Di fatto, Piazza Fontana segna la fine delle ondate rinnovatrici degli anni ’60, ed inaugura la stagione dei cosiddetti anni di piombo, che per tanti versi attende ancora molte risposte, spesso oscurate da oltranzismi di stampo quasi-calcistico, anche ai giorni nostri. Giordana sceglie di raccontare questa storia attraverso tre personaggi che uno alla volta pagheranno il prezzo massimo ad un’epoca di follie: Luigi Calabresi (Valerio Mastandrea), commissario della polizia, Giuseppe Pinelli (Pierfrancesco Favino), ferroviere ed anarchico, ed Aldo Moro (Fabrizio Gifuni), uno degli ultimi politici di spessore espressi in Italia. Piuttosto che prendere una parte, il regista sceglie di raccontare Romanzo di Una Strage a capitoli, lasciando che ognuno dei protagonisti ne racconti un pezzo, come un prisma, lasciando che lo spettatore tragga le sue conclusioni. Sono troppe le incongruenze per spiegare pienamente come andarono le cose, così come troppo grandi furono le responsabilità e le carenze di chi poteva fare qualcosa per fermare le tremende spirali di morte che scatenò quell’evento.
Emblematica una scena dove Aldo Moro presenta al presidente Saragat il dossier di una contro-inchiesta che di fatto denuncia una strategia del terrore messa in atto da una parte del sistema politico, arrivando persino ad un tacito accordo per evitare la guerra civile. “vi costringeremo a coprire tutto… come i gatti fanno con gli escrementi”. Similitudine perfetta nel riferimento alla sporcizia annidata in certi cuori.
Molto bello il modo con cui viene raccontato il rapporto tra Lugi Calabresi e Giuseppe Pinelli, contrapposti sulle due sponde, ma accomunati dalla sincerità di fondo che hanno le persone pulite, e che ognuno finisce col riconoscere nell’altro, sfociando in una relazione di rispetto… Tanto che la tragica e mai risolta scomparsa di Pinelli sarà per Calabresi motivo di tormento, e la spinta alla ricerca di una verità scomoda. Molto evocativa l’immagine in cui i due si scambieranno un libro, Antologia di Spoon River e Mille Milioni di Uomini, sintesi delle ragioni dell’uno e dell’altro.
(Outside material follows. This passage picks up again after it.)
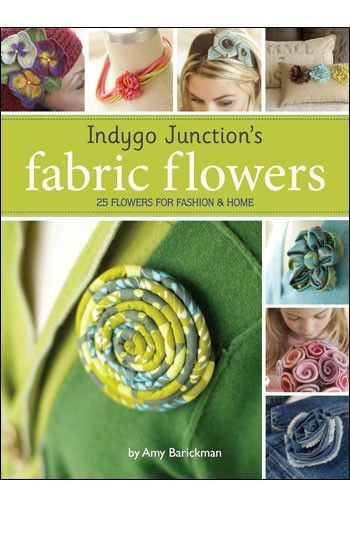 Indygo Junction's Fabric Flowers | Indygo Junction: Indygo Junction S, Books, Amy Barickman, Fabric Flowers, Junction S Fabric, Fabrics, Craft Ideas, Flowers Book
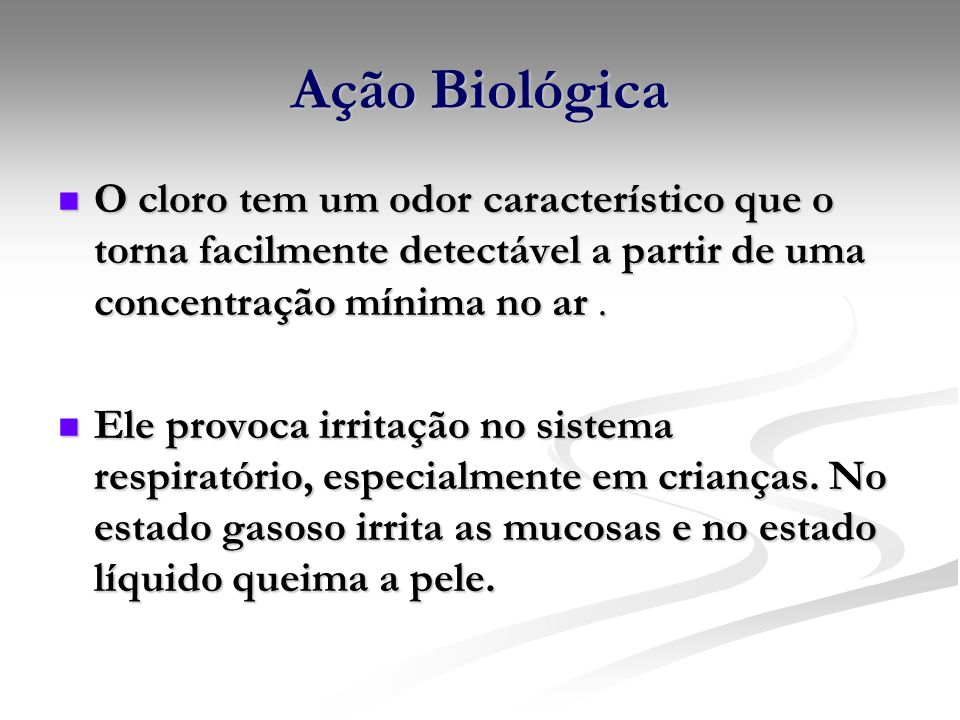 Ação Biológica O cloro tem um odor característico que o torna facilmente detectável a partir de uma concentração mínima no ar. O cloro tem um odor car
Il film di Giordana rappresenta ottimamente il nostro cinema, ben diretto sia nelle ricostruzioni di un’epoca dolente, sia nelle interpretazioni. Nota di merito per la recitazione dei 3 protagonisti, ognuno a modo suo convinto di giocare al meglio una partita sporca, ma non sempre dalla parte giusta. Ma anche per le mogli di Pinelli (Michela Cescon, bravissima) e Calabresi (Laura Chiatti), che nella loro dignità rappresentano una testimonianza di un messaggio di giustizia e rispetto per tutti gli innocenti, di qualunque parte siano, per quelli che se ne vanno e per quelli che rimangono in questa povera nazione.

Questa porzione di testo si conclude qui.